■ **Work instructions**:
1. List every distinct username that posts in the voodoo party favor thread.
2. In the voodoo party favor thread, where does Iniquity think of hanging the twine dolls?
3. Pick up the voodoo party favor thread after its last line and keep writing it.

— start Provided text —

# Voodoo Party Favors & "Game" Idea



## Iniquity (Oct 13, 2015)

I thought up a fun little "game" for my party. I've made SO many little twine voodoo dolls and have decided to hang them somewhere, maybe over the fireplace like stockings. I'm going to attach the names of people who were invited to the party to the dolls and people may take their own voodoo doll as a party favor. The ones left hanging are open game to be pin pricked all night. :jol:


----------



## RoxyBlue (Oct 6, 2008)

That's definitely a different take on a party favor - love it!


----------



## Hairazor (Mar 13, 2012)

Oh you are a bit naughty and I like it!!


----------



## Iniquity (Oct 13, 2015)

— end Provided text —
— start Information provided —

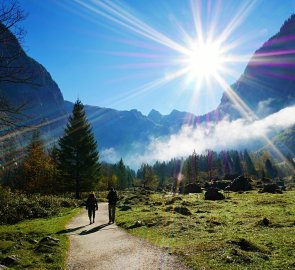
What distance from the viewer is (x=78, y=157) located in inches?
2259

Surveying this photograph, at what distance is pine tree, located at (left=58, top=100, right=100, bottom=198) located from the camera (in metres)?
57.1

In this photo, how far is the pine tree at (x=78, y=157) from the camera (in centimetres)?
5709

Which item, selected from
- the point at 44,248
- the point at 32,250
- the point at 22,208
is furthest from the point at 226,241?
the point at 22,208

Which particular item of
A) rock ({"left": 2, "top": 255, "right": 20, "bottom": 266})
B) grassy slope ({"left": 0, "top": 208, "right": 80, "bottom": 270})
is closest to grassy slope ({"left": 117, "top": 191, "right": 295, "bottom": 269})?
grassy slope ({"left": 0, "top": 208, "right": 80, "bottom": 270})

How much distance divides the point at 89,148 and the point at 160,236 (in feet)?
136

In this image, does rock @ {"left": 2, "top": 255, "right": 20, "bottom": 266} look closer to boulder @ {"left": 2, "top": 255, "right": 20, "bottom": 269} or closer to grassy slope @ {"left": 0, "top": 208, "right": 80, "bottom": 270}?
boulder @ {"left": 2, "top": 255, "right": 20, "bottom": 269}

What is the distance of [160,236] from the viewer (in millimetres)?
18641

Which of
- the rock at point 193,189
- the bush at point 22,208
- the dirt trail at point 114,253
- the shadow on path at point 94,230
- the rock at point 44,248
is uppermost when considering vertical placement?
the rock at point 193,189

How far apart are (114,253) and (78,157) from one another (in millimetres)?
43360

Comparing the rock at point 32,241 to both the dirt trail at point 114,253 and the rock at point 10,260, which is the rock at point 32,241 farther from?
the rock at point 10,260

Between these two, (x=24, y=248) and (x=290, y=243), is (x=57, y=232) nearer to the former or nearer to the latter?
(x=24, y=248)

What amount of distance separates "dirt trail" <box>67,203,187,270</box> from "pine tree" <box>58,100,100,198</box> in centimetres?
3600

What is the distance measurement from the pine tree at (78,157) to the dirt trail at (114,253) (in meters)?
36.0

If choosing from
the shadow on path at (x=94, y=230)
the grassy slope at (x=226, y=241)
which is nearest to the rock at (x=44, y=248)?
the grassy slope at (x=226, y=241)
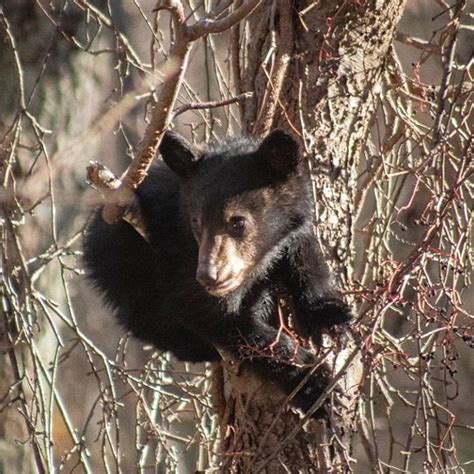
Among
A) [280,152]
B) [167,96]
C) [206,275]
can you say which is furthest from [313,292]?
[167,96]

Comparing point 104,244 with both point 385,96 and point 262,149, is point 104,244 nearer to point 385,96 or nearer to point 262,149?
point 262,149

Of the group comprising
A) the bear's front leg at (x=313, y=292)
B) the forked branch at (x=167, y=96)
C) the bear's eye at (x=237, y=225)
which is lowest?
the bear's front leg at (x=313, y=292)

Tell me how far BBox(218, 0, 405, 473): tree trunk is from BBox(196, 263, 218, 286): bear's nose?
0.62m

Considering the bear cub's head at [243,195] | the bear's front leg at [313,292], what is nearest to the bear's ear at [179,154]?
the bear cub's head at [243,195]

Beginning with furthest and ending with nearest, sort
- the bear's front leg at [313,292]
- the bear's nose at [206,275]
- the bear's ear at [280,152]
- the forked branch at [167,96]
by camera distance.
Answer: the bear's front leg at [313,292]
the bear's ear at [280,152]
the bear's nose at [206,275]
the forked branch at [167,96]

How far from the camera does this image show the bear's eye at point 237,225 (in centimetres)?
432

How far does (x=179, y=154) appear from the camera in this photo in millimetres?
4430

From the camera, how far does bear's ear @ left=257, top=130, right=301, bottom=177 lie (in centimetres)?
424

— end Information provided —

■ **Per-task answers**:
1. Iniquity, RoxyBlue, Hairazor

2. Maybe over the fireplace, like stockings.

3.
Thanks! I'm very excited to see my guests reactions.


----------



## kitchie (Sep 29, 2015)

Good luck to your party Iniquity..


----------



## Copchick (Apr 10, 2012)

I would love that as a party favor!


----------



## Iniquity (Oct 13, 2015)

They voodoo dolls were a hit! I gave them out in little boxes and made mini-voodoo instruction booklets with different colored pins stuck inside.


----------



## Hairazor (Mar 13, 2012)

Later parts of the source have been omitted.